I am asked to write an implementation of the gradient descent in python with the signature gradient(f, P0, gamma, epsilon) where f is an unknown and possibly multivariate function, P0 is the starting point for the gradient descent, gamma is the constant step and epsilon the stopping criteria.

What I find tricky is how to evaluate the gradient of f at the point P0 without knowing anything on f . I know there is numpy.gradient but I don't know how to use it in the case where I don't know the dimensions of f . Also, numpy.gradient works with samples of the function, so how to choose the right samples to compute the gradient at a point without any information on the function and the point?

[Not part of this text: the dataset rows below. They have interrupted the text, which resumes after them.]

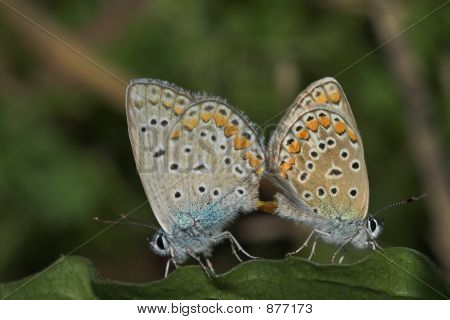 Butterfly_Mating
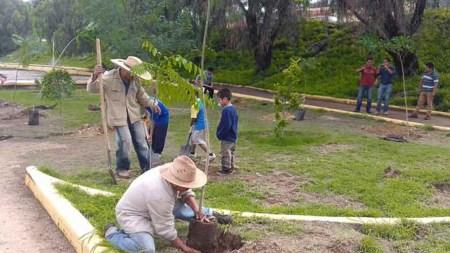 megaplanton arbol bogotá jardín botánico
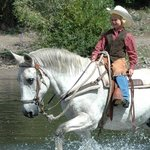  Cowpoke Crossing The River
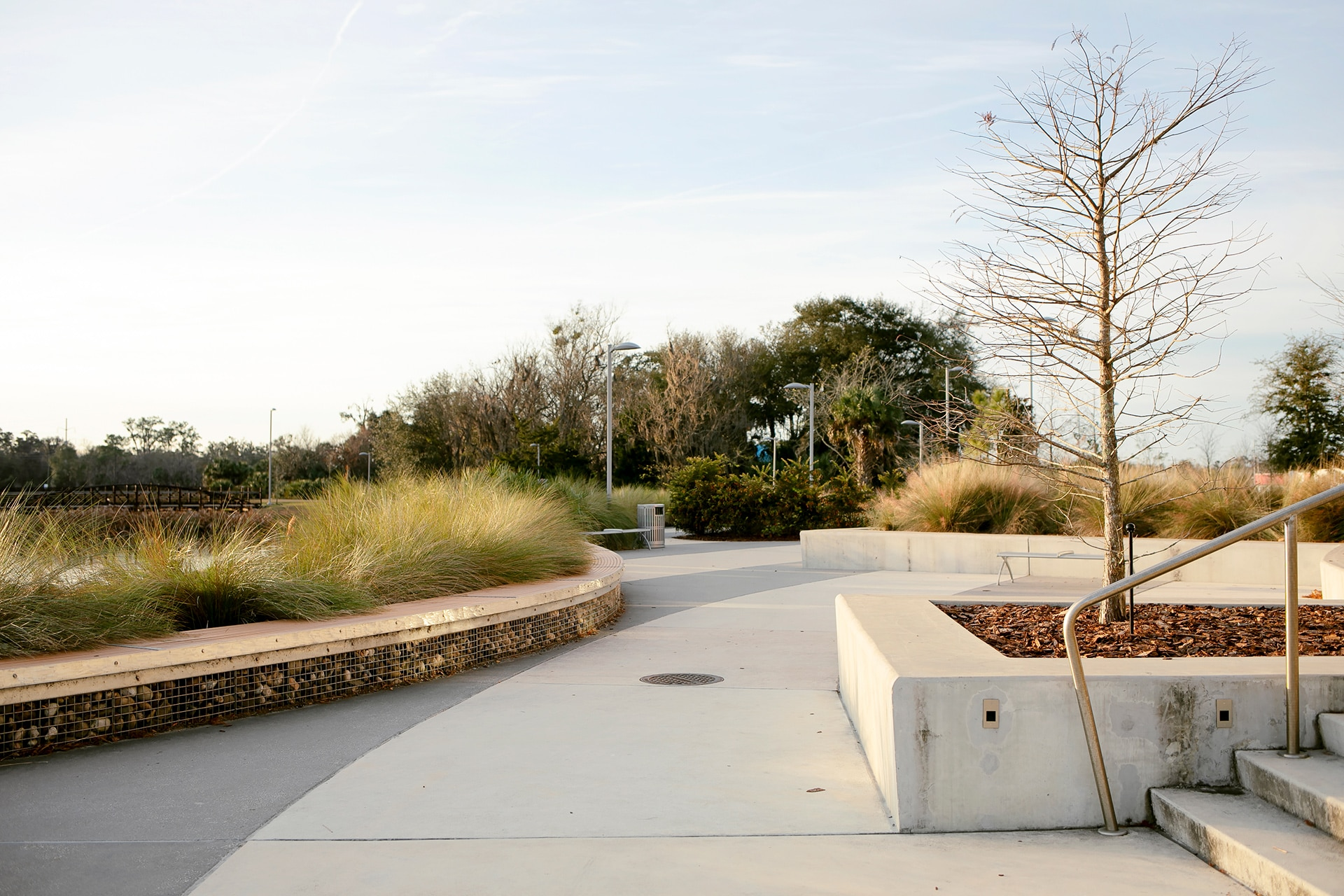 View of a concrete walkway with stairs and planters.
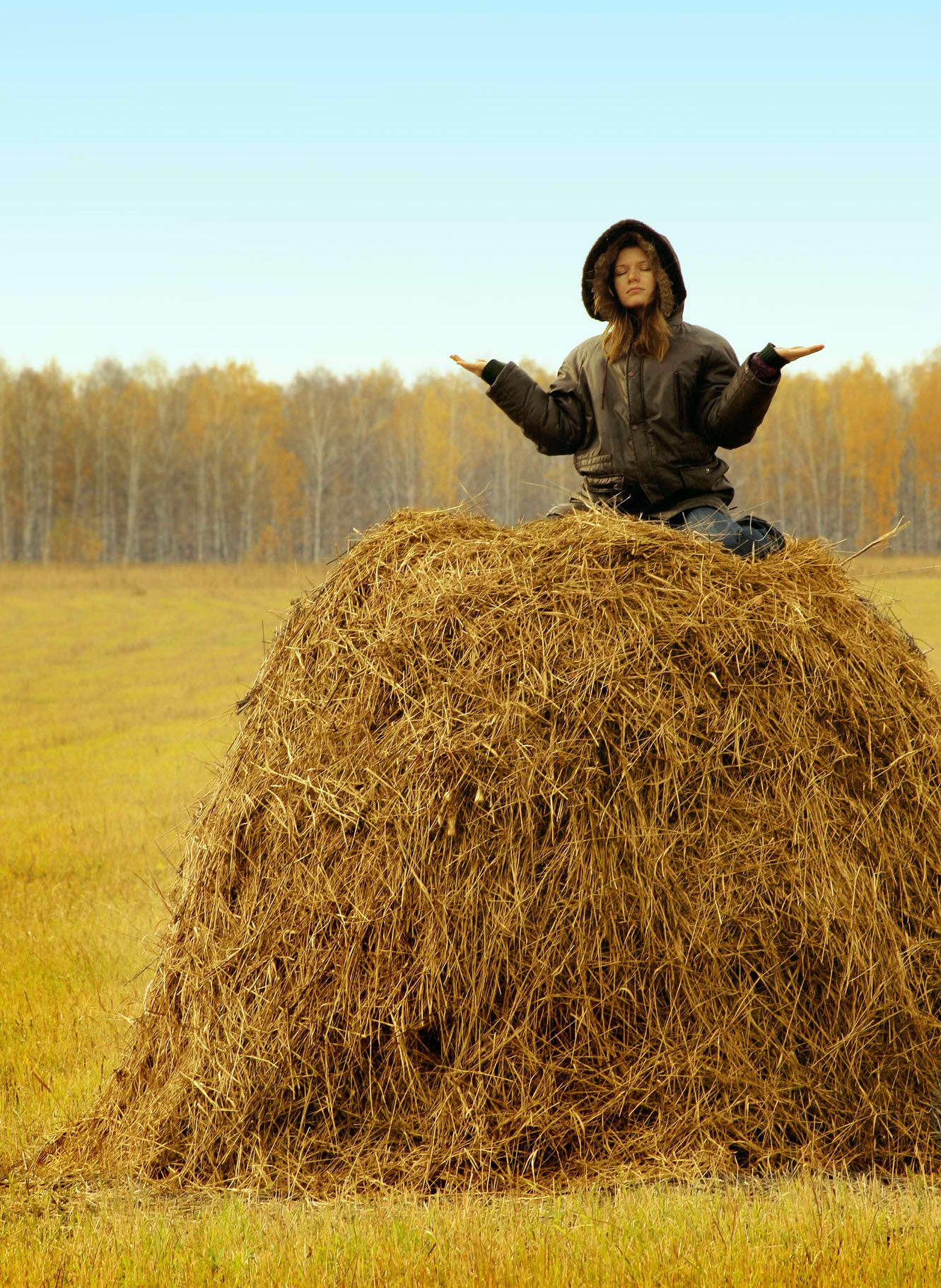 Definition of Haystack by Merriam-Webster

I'm assuming here, So how can i choose a generic set of samples each time I need to compute the gradient at a given point? means, that the dimension of the function is fixed and can be deduced from your start point.

Consider this a demo, using scipy's approx_fprime , which is an easier to use wrapper-method for numerical-differentiation and also used in scipy's optimizers when a jacobian is needed, but not given.

Of course you can't ignore the parameter epsilon, which can make a difference depending on the data.

(This code is also ignoring optimize's args-parameter which is usually a good idea; i'm using the fact that A and b are inside the scope here; surely not best-practice)

import numpy as np
from scipy.optimize import approx_fprime, minimize
np.random.seed(1)

# Synthetic data
A = np.random.random(size=(1000, 20))
noiseless_x = np.random.random(size=20)
b = A.dot(noiseless_x) + np.random.random(size=1000) * 0.01

# Loss function
def fun(x):
    return np.linalg.norm(A.dot(x) - b, 2)

# Optimize without any explicit jacobian
x0 = np.zeros(len(noiseless_x))
res = minimize(fun, x0)
print(res.message)
print(res.fun)

# Get numerical-gradient function
eps = np.sqrt(np.finfo(float).eps)
my_gradient = lambda x: approx_fprime(x, fun, eps)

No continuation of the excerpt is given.